Übrigens wirkte St.Vincent vor ihrer sehr erfolgreichen Solokarriere bei Polyphonic Spree mit, auf deren dritter Platte. ...vermutlich ist sie bei Vielzahl an Mitgliedern (nach meiner Erinnerung ca. 25) mit ihren Qualitäten etwas untergegangen.

Analog Kid

2021-04-19 21:13:29

Ja, leider. Ich hatte mir sogar noch die letzte geholt, die 2013 rauskam. Hatte ja dann zum Schluss anscheinend niemanden mehr interessiert, dabei war die ja echt nochmal ganz gut.

> _Aufgabe 1_:
Beantworte anhand des Forumstexts:
(a) Bei welcher Band wirkte St. Vincent vor ihrer Solokarriere mit?
(b) Wie viele Mitglieder hatte diese Band laut der Erinnerung im ersten Beitrag ungefähr?
(c) In welchem Jahr kam laut dem Beitrag von Analog Kid die letzte Platte heraus?
> _Aufgabe 2_:
Gib den Abschnitt des Forumstexts wieder, der mit „2021-04-19 21:13:29“ beginnt und mit „nochmal ganz gut.“ endet. Setze dabei „schade“ an die Stelle von „leider“.
> _Aufgabe 3_:
Schreibe den Forumstext über Polyphonic Spree im Anschluss an seinen letzten Satz weiter.
Die anschließenden Zeilen werden nicht gebraucht.

> _Datenteil_:
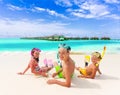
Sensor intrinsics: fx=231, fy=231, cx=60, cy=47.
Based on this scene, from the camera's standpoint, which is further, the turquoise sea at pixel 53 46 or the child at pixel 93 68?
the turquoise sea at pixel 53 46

> _Lösung 1_:
(a) Bei Polyphonic Spree.
(b) Ungefähr 25.
(c) 2013.

> _Lösung 2_:
2021-04-19 21:13:29

Ja, schade. Ich hatte mir sogar noch die letzte geholt, die 2013 rauskam. Hatte ja dann zum Schluss anscheinend niemanden mehr interessiert, dabei war die ja echt nochmal ganz gut.

> _Lösung 3_:
slowmo

2021-04-19 19:30:21

Bin auch eher mit dem Album danach eingestiegen, aber fande die Band immer richtig gut und "Soldier Girl" ist natürlich wirklich klasse. Das "Lithium" Cover von denen ist richtig laut aufgedreht auch so großartig. So ein richtiger Aufbausong, wenn es einem mal nicht so gut geht. Die müssen Live schon der Wahnsinn gewesen sein. Auf Albumlänge dann allerdings natürlich etwas anstrengender. Schön, dass es mal wieder wer erwähnt. Die Band scheint ziemlich in Vergessenheit geraten zu sein.

Analog Kid

2021-04-19 18:53:52

Okay, würd doch 7/10 sagen. Ist n recht kurzes Vergnügen, am Ende gibt's ja noch das sinnfreie Gesumme, für alle, deren bunte Pillchen dann vermutlich endlich zu kicken beginnen.

Soldier Girl ist top. Insgesamt wirkt alles aber noch eher unfertig, skizzenhaft, aber nicht unsymphatisch.

Analog Kid

2021-04-19 18:32:46

Also für Sektenmusik doch gar nicht schlecht.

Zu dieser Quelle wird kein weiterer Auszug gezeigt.